Joe Klein's Fatuous Fantasy



Michael Collins

Time Magazine's Joe Klein is having an allergic reaction to free speech and public debate. The title of his latest column says it all: The Left's Idiocy on Health Reform. It's an ex cathedra pronouncement from a made man at one of the nation's oldest media properties.

What's got Joe so worked up?

Two things. He's upset at the lack of respect that internet based writers show for the mainstream media and Washington insiders. He's also beside himself that people are actually finding fault with the health care reform bill which many bloggers have the nerve to describe as just another government bailout for big business.

In the snarkier precincts of the left-wing blogosphere, mainstream journalists like me are often called villagers. Joe Klein, Dec. 30

That's some pretty nasty name calling isn't it. "Hey villager!" Accusing an entire class of people of idiocy pales by comparison. If I've ever read the term villager, I didn't pay enough attention to remember it. But let's take Joe's word that it's out there in all its rhetorical glory. According to Klein, leftist bloggers see villagers as "regurgitating spin spoon-fed by our sources or conjuring a witless conventional wisdom that has nothing to do with reality as it is lived outside the village." Now there's some idiocy – from Joe's keyboard to our screens.

What Joe is doing at the start is an old trick called setting up a straw man. You create the perceived problem on your own but label it as your opponent's position. You tailor it for your purposes with a little accuracy added for effect. Then you blast the straw man to smithereens in a self righteous rejoinder. Those who fabricate a straw man are essentially talking to themselves. The straw man fallacy is one of the first taught in logic classes because it is so easy to spot and so far afield from any form of serious dialog.
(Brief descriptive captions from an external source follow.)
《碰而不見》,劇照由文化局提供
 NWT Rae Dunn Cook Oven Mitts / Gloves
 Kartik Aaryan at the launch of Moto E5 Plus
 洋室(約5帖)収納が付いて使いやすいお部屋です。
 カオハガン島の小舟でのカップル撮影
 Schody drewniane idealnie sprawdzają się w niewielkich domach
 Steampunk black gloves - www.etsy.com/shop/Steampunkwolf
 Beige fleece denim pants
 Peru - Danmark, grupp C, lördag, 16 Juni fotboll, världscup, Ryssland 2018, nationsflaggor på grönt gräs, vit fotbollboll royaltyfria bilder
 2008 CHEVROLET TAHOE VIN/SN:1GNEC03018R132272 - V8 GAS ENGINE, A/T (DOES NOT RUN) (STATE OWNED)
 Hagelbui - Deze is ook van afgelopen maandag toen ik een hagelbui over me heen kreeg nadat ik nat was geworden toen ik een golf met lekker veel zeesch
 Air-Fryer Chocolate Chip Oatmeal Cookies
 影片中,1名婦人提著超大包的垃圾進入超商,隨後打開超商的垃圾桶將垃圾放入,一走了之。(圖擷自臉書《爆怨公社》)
It's a good thing Joe did this. Had he paid serious attention, he would have noted that over and over, on blogs and web sites of many persuasions, citizens refer to Joe's kind of mainstream journalism as … the corporate media. It's a dispassionate descriptor that invokes nearly immediate understanding.

Corporations almost never tolerate public criticisms or critiques of the corporate products and services from their employees. Corporate employees are aware of this rule. You go along or you find someone else to pay your salary. There are eight major corporations that "dominate" the United States news media. The obvious conclusion is that opinion journalists and reporters, to a lesser degree, have certain clear limits in their expression of opinions and reporting.

Given the problems with monopolistic behavior, predatory business practices, rigging regulations through bought and sold members of Congress, and the ultimate goal, the transfer of wealth from just about everybody to the financial elite running the major corporations, the corporate injunction against going after the company results in a corporate media that often fails to get to the bottom of our current troubles. It's not a secret or a veiled conspiracy . It's just the way parent corporations treat their subsidiaries and employees. But Joe doesn't want to go there.

Joe takes down the straw man of his own creation by accusing the leftists of living in a "claustrophobic hamlet," emulating Fox News, and a few other asides. However, once you know the straw man trick, it's hard to take the author's rebuttal seriously.

Actually, both the left and right opponents of health care reform are drinking from the same watercooler. Joe Klein, Dec. 30

After creating an interior dialog that he says represents a reality that he calls idiocy, Joe gets around to talking about health reform. He feels the need to explain why there is so much opposition by citizens, his leftists. Klein offers this.

"The dyspepsia of the left blogosphere is less easily explained, though. It has its roots in an issue the left got right and almost everyone else got wrong: the war in Iraq."

This statement is factually incorrect. It was not only the left that got Iraq right, it was the left, the right (the paleocons, Ron Paul and his supporters), a majority of Democrats, and a majority of Republicans. Some of those good citizens were swayed by the scare tactics of a president we now know lied repeatedly about weapons of mass destruction and much more. This occurred with the support of Klein's mainstream media which failed to ask the tough questions we'd like from journalists.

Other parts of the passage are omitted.